For each Presidency, we organize training sessions for the officials to explain the value of the service and familiarize officials and representatives of the benefits of the platforms. In time, they became ambassadors for the solution and spread the word to the general public.
Can translators use the service after the Presidency has concluded?
Importantly, when the presidency period is over, we don’t close down the platform: it continues to help translators in public administrations to use the system on a daily basis. In Estonia, translators are still using the translation system we set up for their 2017 presidency.
Our top success story so far has been the Finnish presidency which produced over 12.8 million words during the July to December 2019 period. Even today, translators in the Prime Minister’s office use the platform on a daily basis, as the service was integrated into their work environment. They use it for translation of official Ministry documents and for internal communication.
How do you prepare translators for these tasks?
During each EU presidency, we usually run a workshop to introduce the technology and engines into the content-flow environment. We also include hands-on experience: this active translator contribution makes a far better impact on translators. Remember that MT developers are outsiders; it is much more effective as a learning experience to have insiders - translators themselves – communicate the desired message.

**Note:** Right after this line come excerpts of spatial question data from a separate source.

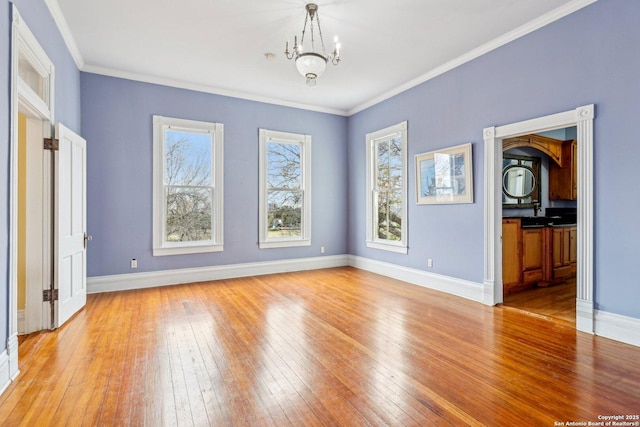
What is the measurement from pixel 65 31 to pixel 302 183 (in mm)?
3964

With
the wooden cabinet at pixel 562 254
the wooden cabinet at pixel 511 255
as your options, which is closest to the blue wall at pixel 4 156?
the wooden cabinet at pixel 511 255

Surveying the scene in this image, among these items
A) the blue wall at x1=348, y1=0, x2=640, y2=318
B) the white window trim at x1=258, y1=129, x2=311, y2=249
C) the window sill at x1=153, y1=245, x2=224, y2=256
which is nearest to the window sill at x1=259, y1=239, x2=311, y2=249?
the white window trim at x1=258, y1=129, x2=311, y2=249

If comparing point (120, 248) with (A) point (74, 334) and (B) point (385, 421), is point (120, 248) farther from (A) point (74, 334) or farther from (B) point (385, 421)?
(B) point (385, 421)

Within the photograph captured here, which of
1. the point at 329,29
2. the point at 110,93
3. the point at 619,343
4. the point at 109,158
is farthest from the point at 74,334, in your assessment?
the point at 619,343

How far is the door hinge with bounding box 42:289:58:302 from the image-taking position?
10.7 feet

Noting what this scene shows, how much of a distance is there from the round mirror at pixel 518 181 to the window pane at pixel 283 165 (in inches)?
→ 141

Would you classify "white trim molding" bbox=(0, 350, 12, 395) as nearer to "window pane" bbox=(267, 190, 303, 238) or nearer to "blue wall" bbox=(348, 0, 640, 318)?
"window pane" bbox=(267, 190, 303, 238)

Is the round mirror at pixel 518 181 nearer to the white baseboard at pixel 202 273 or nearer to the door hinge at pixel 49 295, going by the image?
the white baseboard at pixel 202 273

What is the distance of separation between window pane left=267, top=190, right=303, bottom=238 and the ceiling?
6.44 ft

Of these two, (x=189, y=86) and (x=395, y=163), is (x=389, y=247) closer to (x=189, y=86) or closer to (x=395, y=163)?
(x=395, y=163)

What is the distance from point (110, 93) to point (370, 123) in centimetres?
424

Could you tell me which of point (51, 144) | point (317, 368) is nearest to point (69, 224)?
point (51, 144)

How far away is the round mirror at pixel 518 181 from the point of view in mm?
5371

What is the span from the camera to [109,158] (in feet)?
15.7
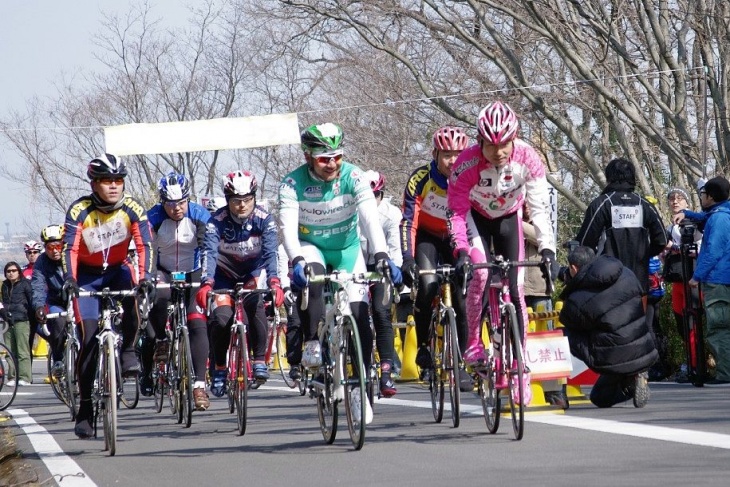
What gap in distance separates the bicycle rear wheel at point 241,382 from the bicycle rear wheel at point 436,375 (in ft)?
4.67

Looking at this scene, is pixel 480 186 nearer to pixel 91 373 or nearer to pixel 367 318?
pixel 367 318

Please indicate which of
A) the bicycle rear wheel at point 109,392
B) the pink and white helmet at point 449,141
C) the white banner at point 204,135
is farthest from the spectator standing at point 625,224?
the white banner at point 204,135

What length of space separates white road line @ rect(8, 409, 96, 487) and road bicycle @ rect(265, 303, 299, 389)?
1967 millimetres

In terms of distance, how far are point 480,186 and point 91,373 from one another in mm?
3219

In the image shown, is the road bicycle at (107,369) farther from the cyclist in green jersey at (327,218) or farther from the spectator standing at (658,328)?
the spectator standing at (658,328)

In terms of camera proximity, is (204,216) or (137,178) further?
(137,178)

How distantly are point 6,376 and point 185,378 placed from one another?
21.7 feet

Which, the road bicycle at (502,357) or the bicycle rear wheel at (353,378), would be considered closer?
the bicycle rear wheel at (353,378)

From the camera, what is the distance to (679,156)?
23688 millimetres

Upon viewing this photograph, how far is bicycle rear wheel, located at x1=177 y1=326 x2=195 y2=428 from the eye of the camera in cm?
1223

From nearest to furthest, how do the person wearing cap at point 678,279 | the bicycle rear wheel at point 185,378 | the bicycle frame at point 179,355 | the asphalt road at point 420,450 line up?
the asphalt road at point 420,450, the bicycle rear wheel at point 185,378, the bicycle frame at point 179,355, the person wearing cap at point 678,279

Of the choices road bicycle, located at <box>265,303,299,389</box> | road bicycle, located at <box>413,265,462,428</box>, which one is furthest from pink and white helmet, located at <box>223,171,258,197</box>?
road bicycle, located at <box>413,265,462,428</box>

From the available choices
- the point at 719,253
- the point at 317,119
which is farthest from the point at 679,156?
the point at 317,119

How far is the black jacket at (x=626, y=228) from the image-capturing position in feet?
42.6
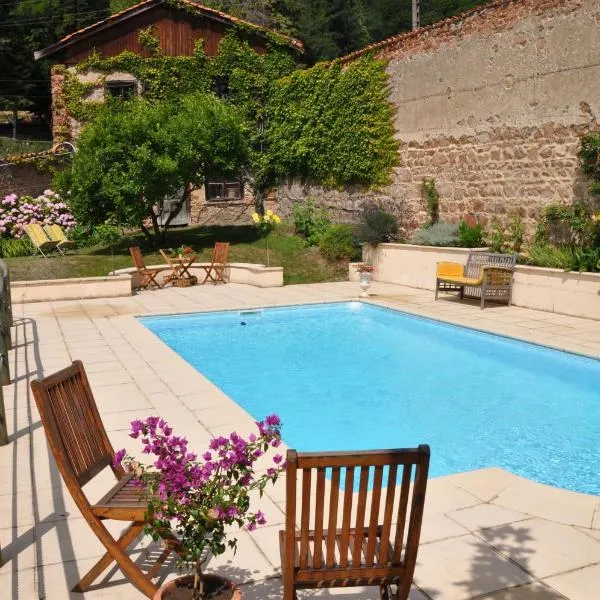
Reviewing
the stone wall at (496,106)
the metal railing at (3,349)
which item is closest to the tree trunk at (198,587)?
the metal railing at (3,349)

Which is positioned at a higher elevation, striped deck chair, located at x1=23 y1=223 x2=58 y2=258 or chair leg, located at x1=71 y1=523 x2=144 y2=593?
striped deck chair, located at x1=23 y1=223 x2=58 y2=258

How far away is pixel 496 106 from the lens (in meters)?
11.7

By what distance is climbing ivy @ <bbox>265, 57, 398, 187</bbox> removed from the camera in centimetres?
1459

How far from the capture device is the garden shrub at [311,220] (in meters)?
15.6

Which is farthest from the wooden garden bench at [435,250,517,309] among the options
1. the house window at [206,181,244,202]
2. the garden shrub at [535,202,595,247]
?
the house window at [206,181,244,202]

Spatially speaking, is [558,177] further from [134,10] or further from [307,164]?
[134,10]

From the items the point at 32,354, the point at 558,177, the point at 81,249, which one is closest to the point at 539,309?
the point at 558,177

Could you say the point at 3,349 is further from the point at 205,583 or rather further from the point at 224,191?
the point at 224,191

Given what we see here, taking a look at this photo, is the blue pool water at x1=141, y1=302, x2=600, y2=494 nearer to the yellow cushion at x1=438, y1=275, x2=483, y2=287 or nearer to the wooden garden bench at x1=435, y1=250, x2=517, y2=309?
the yellow cushion at x1=438, y1=275, x2=483, y2=287

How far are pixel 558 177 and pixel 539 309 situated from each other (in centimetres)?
236

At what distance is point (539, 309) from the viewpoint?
33.2 ft

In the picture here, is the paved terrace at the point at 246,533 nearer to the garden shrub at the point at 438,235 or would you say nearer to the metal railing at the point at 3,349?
the metal railing at the point at 3,349

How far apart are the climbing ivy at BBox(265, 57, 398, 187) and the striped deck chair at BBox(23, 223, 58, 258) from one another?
6.73 meters

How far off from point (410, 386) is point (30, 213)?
12.0 metres
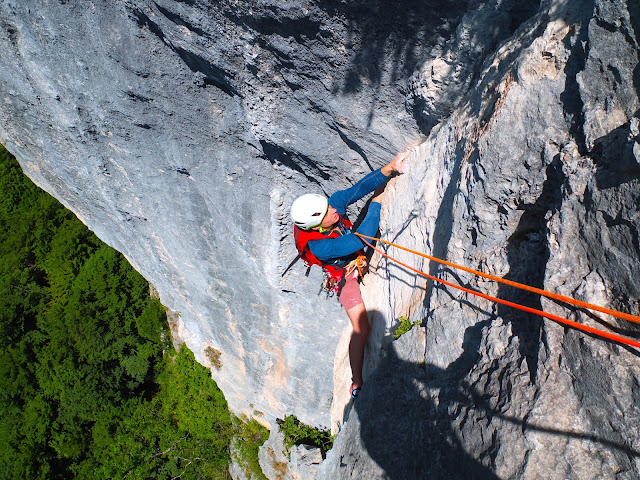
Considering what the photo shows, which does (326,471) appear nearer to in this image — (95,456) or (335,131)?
(335,131)

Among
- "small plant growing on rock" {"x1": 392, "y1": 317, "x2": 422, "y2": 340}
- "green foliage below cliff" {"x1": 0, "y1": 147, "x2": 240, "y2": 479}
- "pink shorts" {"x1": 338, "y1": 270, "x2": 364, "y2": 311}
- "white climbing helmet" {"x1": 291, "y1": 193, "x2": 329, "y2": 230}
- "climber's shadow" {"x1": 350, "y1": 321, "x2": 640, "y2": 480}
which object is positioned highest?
"white climbing helmet" {"x1": 291, "y1": 193, "x2": 329, "y2": 230}

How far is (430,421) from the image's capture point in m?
2.23

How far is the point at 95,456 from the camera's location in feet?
36.6

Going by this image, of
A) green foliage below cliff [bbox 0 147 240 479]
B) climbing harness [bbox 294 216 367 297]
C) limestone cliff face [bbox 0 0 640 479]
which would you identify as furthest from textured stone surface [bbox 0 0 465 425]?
green foliage below cliff [bbox 0 147 240 479]

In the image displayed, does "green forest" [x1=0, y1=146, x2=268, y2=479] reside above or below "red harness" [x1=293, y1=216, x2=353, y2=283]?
below

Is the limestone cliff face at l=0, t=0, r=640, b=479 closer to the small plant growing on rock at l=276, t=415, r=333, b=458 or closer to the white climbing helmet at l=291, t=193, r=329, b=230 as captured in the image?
the white climbing helmet at l=291, t=193, r=329, b=230

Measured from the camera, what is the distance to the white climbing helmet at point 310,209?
11.3 ft

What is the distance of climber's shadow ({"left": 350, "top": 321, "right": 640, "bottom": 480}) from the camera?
183 centimetres

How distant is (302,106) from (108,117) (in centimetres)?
213

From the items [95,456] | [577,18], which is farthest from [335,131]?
[95,456]

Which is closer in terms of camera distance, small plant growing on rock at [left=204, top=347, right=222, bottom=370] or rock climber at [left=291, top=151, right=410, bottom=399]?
rock climber at [left=291, top=151, right=410, bottom=399]

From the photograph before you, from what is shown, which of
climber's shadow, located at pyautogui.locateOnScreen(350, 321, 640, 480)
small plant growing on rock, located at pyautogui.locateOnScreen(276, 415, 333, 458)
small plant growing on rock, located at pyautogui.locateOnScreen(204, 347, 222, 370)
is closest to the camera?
climber's shadow, located at pyautogui.locateOnScreen(350, 321, 640, 480)

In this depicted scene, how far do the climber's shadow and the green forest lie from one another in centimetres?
786

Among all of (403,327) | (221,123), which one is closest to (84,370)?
(221,123)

The first thing is to manage expectations: instead of competing with a human translator, MT actually augments them and helps them to be more productive and efficient. During the Finnish presidency, the translators were already familiar with previous-generation MT and were negatively biased. But when they tested our new NMT engines, they were broadly impressed by the quality.
How about data? How do you get what you need for a new EU country language engine?
When we approach a new presidency, we ask if they have appropriate data and management practices to help us, mainly in the form of shareable translation memories. Data acquisition, management, and preparation is a rather complicated, and time-consuming process, which is why we consult the host countries about the best practices of language data management. This can help for the future but is of no use in the short term. So if we need data, we have to devote time to data collection.
There is no simple answer to getting the best data. It can be in any format, including monolingual data. Extracting parallel data is very time-consuming. And in any case, each country has a different approach to data management. We found that Finland tended to show the highest tech-readiness for applying data to a presidency translation service.
With the help of our research and development team, soon we plan to introduce adaptive technology (dynamic learning).i.e. let the system adapt to specific users This will improve the quality of translations for institutions with different content types, style, and terminology. We shall also need to address the data scarcity problem for some language pairs.
Tilde’s EU Presidency project is one of the most multilingual public service translation services. While the UN, WIPO, EPO, and PAHO, together with South Africa’s and India’s internal services, all provide some MT-enabled content to their audiences, the European Union is still the only multi-country political organization to communicate to citizens in all of its members’ official languages. Let’s hope that it allows us to continue to educate users, build data resources, and adapt to new content in future multilingual projects.